WORK INSTRUCTION:
Scan the entries below for the word "present" and copy every line in which it occurs.

LISTED ENTRIES:
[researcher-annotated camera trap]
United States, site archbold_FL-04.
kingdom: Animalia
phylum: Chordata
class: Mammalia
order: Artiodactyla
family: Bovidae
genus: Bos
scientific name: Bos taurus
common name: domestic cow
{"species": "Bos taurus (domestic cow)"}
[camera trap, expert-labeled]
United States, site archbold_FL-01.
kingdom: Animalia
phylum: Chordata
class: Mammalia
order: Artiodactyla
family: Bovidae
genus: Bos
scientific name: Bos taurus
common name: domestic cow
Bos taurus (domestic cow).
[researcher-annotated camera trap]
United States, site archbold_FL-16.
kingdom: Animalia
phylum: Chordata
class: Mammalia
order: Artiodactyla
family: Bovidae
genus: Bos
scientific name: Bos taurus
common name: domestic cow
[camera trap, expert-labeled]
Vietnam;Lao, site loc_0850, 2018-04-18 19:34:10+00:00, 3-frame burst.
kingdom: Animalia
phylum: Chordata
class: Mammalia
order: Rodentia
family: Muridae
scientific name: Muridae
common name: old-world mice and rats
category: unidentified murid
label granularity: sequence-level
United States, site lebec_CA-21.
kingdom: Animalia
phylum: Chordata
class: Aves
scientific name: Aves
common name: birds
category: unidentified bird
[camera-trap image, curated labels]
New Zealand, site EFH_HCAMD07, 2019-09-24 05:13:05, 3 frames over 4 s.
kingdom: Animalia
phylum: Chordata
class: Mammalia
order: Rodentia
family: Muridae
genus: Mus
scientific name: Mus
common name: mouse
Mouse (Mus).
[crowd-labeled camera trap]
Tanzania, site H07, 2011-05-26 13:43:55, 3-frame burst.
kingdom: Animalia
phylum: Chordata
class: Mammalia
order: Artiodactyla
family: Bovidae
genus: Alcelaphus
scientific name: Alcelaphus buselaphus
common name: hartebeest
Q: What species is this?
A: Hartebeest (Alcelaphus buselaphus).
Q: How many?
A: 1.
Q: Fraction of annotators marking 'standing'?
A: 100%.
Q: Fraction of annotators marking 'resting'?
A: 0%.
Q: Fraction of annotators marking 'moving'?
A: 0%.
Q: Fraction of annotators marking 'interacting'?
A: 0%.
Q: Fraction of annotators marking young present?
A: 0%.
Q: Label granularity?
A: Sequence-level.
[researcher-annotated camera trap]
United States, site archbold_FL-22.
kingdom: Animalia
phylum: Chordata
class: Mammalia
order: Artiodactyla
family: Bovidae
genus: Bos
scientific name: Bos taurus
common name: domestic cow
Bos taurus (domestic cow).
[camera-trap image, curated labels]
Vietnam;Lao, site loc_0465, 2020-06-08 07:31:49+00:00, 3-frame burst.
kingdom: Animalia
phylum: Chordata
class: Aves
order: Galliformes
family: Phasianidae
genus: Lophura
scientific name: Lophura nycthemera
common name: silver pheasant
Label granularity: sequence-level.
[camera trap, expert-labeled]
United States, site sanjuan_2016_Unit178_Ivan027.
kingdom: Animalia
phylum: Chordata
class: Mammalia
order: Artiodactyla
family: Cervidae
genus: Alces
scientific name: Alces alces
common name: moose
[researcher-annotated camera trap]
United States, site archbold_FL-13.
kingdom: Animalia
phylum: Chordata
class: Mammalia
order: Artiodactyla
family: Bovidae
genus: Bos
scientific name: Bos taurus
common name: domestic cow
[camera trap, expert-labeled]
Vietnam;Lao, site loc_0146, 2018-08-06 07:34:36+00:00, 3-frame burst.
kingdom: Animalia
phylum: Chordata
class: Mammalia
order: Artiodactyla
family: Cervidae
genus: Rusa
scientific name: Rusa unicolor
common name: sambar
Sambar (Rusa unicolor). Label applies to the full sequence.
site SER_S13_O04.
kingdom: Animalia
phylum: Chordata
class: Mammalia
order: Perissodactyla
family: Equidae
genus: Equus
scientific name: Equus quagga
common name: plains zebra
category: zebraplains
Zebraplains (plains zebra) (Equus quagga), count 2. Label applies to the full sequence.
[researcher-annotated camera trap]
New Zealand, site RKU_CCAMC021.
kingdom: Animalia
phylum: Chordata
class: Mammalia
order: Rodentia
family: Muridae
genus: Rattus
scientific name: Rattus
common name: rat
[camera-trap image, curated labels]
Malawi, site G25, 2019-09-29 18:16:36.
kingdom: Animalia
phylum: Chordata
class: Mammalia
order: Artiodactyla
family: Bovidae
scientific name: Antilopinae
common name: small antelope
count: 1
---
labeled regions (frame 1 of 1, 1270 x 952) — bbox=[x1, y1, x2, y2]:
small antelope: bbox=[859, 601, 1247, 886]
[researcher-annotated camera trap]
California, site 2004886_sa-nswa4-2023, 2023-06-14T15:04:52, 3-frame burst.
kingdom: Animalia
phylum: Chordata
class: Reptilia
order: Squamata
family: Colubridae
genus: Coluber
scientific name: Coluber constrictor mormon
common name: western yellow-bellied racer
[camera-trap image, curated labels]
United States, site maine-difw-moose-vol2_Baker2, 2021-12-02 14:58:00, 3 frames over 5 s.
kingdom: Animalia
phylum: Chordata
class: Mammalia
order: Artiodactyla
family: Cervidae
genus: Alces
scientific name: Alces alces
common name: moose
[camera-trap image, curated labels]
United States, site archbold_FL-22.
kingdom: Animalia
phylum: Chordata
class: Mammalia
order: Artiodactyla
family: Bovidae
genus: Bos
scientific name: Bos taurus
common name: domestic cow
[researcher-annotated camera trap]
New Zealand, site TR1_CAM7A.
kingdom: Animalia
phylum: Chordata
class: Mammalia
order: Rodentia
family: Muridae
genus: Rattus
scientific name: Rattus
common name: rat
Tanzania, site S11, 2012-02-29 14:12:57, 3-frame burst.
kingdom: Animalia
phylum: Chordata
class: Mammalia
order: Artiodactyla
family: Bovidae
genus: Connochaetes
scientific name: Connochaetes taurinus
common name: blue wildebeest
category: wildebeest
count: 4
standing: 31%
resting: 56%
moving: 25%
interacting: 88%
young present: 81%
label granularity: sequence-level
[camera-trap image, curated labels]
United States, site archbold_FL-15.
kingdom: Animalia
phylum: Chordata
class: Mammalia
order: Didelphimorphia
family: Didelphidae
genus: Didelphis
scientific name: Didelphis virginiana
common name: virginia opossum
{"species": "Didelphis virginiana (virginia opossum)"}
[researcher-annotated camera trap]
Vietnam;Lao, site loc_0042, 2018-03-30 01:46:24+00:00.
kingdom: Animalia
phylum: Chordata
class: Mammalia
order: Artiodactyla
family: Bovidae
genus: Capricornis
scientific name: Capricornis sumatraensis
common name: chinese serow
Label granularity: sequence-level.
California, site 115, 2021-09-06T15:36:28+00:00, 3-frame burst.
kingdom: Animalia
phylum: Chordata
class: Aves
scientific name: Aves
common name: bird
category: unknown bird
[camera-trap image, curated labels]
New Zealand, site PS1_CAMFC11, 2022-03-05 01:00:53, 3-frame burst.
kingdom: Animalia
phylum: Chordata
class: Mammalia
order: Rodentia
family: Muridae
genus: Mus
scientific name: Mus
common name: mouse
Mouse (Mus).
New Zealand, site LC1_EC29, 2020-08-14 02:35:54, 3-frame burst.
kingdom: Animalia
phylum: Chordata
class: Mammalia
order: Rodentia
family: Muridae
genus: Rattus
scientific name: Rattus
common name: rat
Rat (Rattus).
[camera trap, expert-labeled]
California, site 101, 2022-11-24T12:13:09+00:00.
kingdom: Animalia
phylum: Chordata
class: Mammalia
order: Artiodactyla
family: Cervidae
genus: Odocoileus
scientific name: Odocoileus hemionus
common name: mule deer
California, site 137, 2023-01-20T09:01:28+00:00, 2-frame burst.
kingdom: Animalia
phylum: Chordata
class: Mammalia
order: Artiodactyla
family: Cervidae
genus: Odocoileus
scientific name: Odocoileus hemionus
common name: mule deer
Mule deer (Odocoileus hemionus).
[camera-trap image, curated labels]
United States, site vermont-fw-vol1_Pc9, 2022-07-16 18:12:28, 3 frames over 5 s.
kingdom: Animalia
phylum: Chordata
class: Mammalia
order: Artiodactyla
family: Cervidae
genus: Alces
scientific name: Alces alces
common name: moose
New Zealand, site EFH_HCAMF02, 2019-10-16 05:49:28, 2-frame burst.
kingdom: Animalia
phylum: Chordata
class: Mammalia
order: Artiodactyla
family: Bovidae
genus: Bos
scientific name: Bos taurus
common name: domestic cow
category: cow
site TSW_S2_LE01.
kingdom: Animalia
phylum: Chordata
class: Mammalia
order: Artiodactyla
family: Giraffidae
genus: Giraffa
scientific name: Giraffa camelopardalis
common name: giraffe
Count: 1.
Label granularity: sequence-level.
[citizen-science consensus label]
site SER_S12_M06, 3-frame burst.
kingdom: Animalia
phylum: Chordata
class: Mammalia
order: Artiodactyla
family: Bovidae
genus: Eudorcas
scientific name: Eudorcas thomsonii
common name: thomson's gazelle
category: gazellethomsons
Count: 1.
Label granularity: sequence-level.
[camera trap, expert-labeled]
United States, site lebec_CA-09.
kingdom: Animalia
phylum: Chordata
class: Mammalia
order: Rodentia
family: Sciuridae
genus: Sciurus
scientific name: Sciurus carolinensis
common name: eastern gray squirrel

WRITTEN RESPONSE:
Q: Fraction of annotators marking young present?
young present: 81%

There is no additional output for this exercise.